Tina Hewett-Gordon manages the Nonantum Inn, a 130-year old hotel in Kennebunkport. "The decision, the announcement that was made is already devastating the entire summer."
Hewett-Gordon says Mills' order was a triple whammy: It bars out-of-state guests until July, it asks them to quarantine themselves for the first two weeks of their stay, and it restricts large groups — like the kind you'd find at a seaside wedding.
"Obviously everyone from out-of-state that's theoretically not allowed here has access to the same information, and cancellations are flooding in,” she says. “And as a property, since I can't have gatherings of more than 50 people in July and August, we've had to cancel every wedding."
That's 20 full-scale events put off until next year. And there's a ripple effect for the area's wedding industry in general — on caterers, photographers, musicians, florists and offsite restaurants.
"I mean if I have to, I'll borrow money and close for a year," says Jonathan West.

West opened his restaurant and performance space in Ogunquit in 1976. He thinks the food service industry was unfairly cast as a potential virus spreader.
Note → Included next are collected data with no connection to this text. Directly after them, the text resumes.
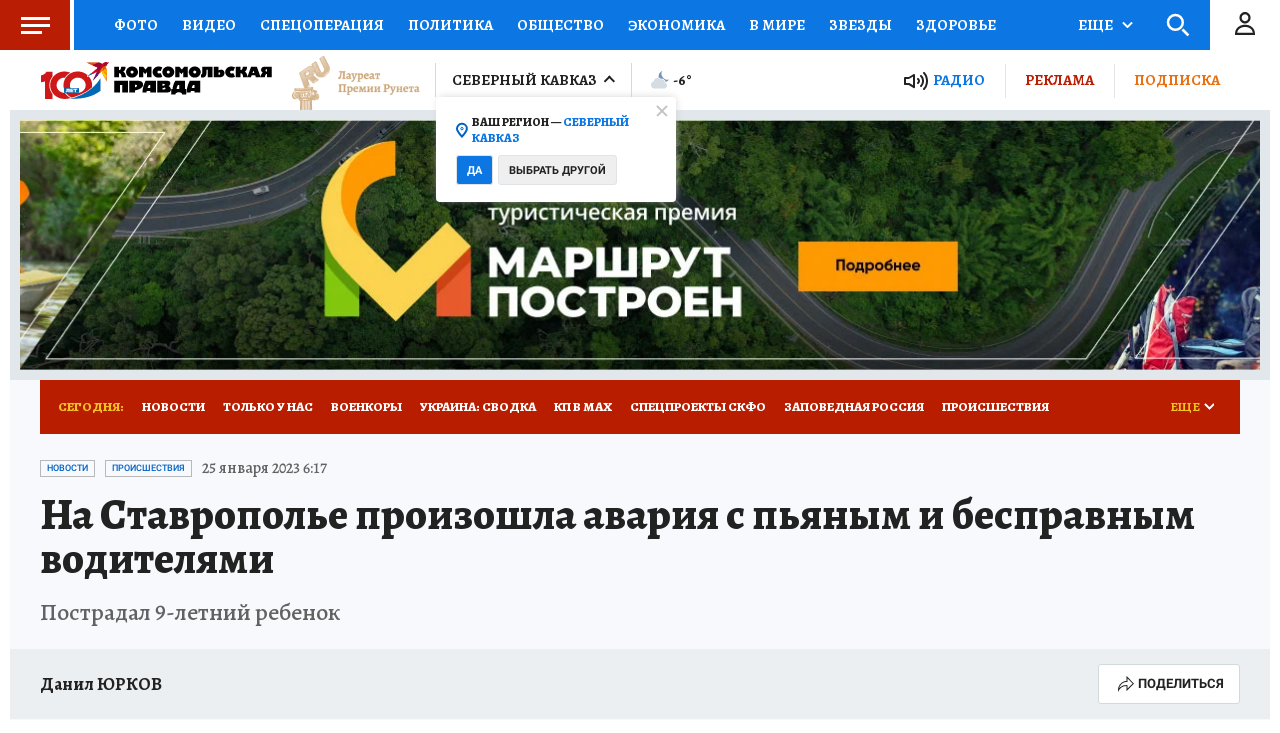

--- FILE ---
content_type: text/html
request_url: https://tns-counter.ru/nc01a**R%3Eundefined*kp_ru/ru/UTF-8/tmsec=kp_ru/628499269***
body_size: -72
content:
D41F67086970F93EX1769011518:D41F67086970F93EX1769011518

--- FILE ---
content_type: text/html; charset=UTF-8
request_url: https://tech.punchmedia.ru/sync/?pn=_pm_&pu=89308yrpgqe04hksrlsljtv92v1m7v0dvrv&pt=30
body_size: 427
content:
{"pmg":{"pu":"bZC8tO4mQ5ib"},"_pm_":{"pu":"89308yrpgqe04hksrlsljtv92v1m7v0dvrv"}}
He says it's unlikely that he'll close, though: with some help from federal emergency funds, he's kept most of his year-round staff working through the shutdown — mostly on projects to match what he expects will be the strange new world of fine-dining-at-a-distance, starting as early as June.
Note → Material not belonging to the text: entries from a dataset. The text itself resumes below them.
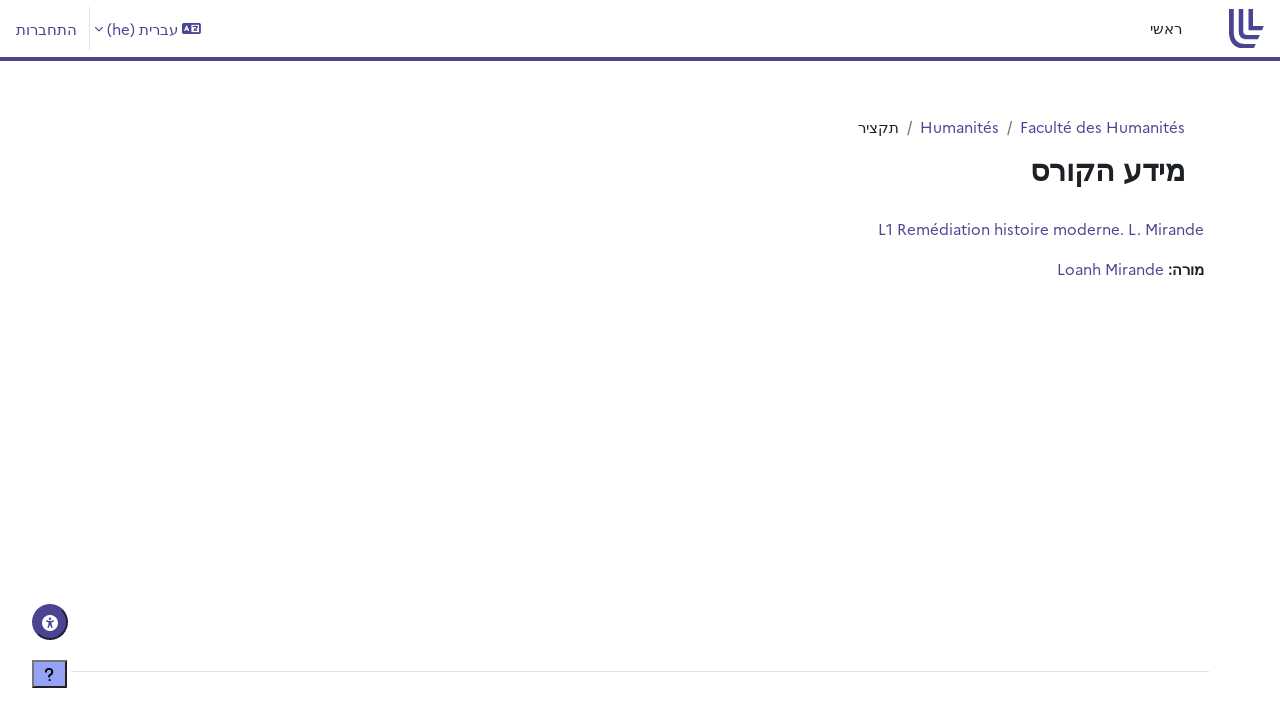

--- FILE ---
content_type: application/x-javascript
request_url: https://moodle.univ-lille.fr/pluginfile.php/1/theme_boost_union/additionalresources/0/codeInsc.js
body_size: 1278
content:
// Ajoute l'entrée "Codes d'inscription" dans le menu du cours

document.addEventListener('DOMContentLoaded', function() {
    // Récupère l'élément à déplacer
    const codeInsc = document.getElementById('codeInsc');
    if (!codeInsc) return; // Si l'élément n'existe pas, on sort

    // Récupère la div parent avec la classe "secondary-navigation"
    const secondaryNavigation = document.querySelector('div.secondary-navigation');
    // Récupère la liste <ul> dans ce menu
    const ulMenu = secondaryNavigation ? secondaryNavigation.querySelector('ul.nav.more-nav') : null;

    // Vérifie si le body a une classe "course-x" (x ≠ 1)
    const bodyClasses = Array.from(document.body.classList);
    const isValidCoursePage = bodyClasses.some(className => {
        return className.startsWith('course-') && className !== 'course-1';
    });

    if (isValidCoursePage && ulMenu) {
        // Récupère tous les enfants de la liste
        const children = Array.from(ulMenu.children);
        // Insère l'élément en avant-dernière position
        ulMenu.insertBefore(codeInsc, children[children.length - 1]);
    } else {
        // Masque l'élément si la page ne correspond pas
        codeInsc.style.display = 'none';
    }
});


// Nettoie et sécurise la page de consultation des codes

document.addEventListener('DOMContentLoaded', function() {
    // Vérifie si l'URL correspond à la page cible
    const url = new URL(window.location.href);
    const isEditInstancePage = url.pathname.endsWith('/enrol/editinstance.php');
    const typeParam = url.searchParams.get('type');
    const idParam = url.searchParams.get('id');

    // Vérifie que c'est la bonne page, que type="easy", et que id est manquant ou égal à 0
    if (isEditInstancePage && typeParam === 'easy' && (!idParam || idParam === '0')) {
        // Masque les éléments
        const mainDiv = document.querySelector('div[role="main"]');
        if (mainDiv) {
            const h2ToHide = mainDiv.querySelector('h2');
            if (h2ToHide) h2ToHide.style.display = 'none';
        }

        const elementsToHide = [
            'fitem_id_status',
            'fitem_id_enrolstartdate',
            'fitem_id_enrolenddate',
            'fgroup_id_buttonar'
        ];
        elementsToHide.forEach(id => {
            const element = document.getElementById(id);
            if (element) element.style.display = 'none';
        });

        const containerDiv = document.getElementById('id_nameforyourheaderelementcontainer');
        if (containerDiv) {
            const lastDiv = containerDiv.lastElementChild;
            if (lastDiv && lastDiv.tagName === 'DIV') {
                lastDiv.style.display = 'none';
            }
        }

        // Déplace l'élément #enrolMeth comme dernier enfant de la div[role="main"]
        const enrolMeth = document.getElementById('enrolMeth');
        if (enrolMeth && mainDiv) {
            mainDiv.appendChild(enrolMeth);
        }

        // Bloque la soumission par Entrée dans le formulaire
        const form = document.getElementById('enrol_easy_settings');
        if (form) {
            form.querySelectorAll('input').forEach(input => {
                input.addEventListener('keydown', function(event) {
                    if (event.key === 'Enter') {
                        event.preventDefault();
                    }
                });
            });
        }
    }
});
"I've got two of my people making masks out of tablecloths, so that's pretty nice, cause now they can wear a mask and have the same table cloth that matches,” he says. “We decided a mask is just going to be part of the uniform, that's all."
Staff are redesigning each room to bring the restaurant's capacity down to 40 percent of where it was. West says soon public occupancy ratings won't be regulated against fire danger, but against viral dangers.
"We've done our floors, and we've moved our tables. We're about ready to tape the bar so there's two seats together and then six feet, two seats together and then six feet. It's a very small bar so we'll only get eight people at it, but that's fine."
Dining room setup stations will be a thing of the past, West says, with gloved waiters moving food directly from kitchen to table. All bathroom systems are now touchless. And he's trying to get a loan for a newly-sought-after kind of restaurant equipment: a full-body thermal scanner to test everyone who comes through the entry for tell-tale fevers. He expects the item to cost more than $15,000 and that, overall, the pandemic will put a six-figure hit on the business. But he says that even if the COVID-19 virus is wrestled under control, new pathogens will inevitably appear, so it's still a wise investment — the scanner, the renovations, everything.
"This isn't going away. A great friend wrote me in an email the other day and said 'you can't think outside the box any more, you have to have a new box.'"
After 43 years in business, West says he is ready to throw the old box away and start completely fresh.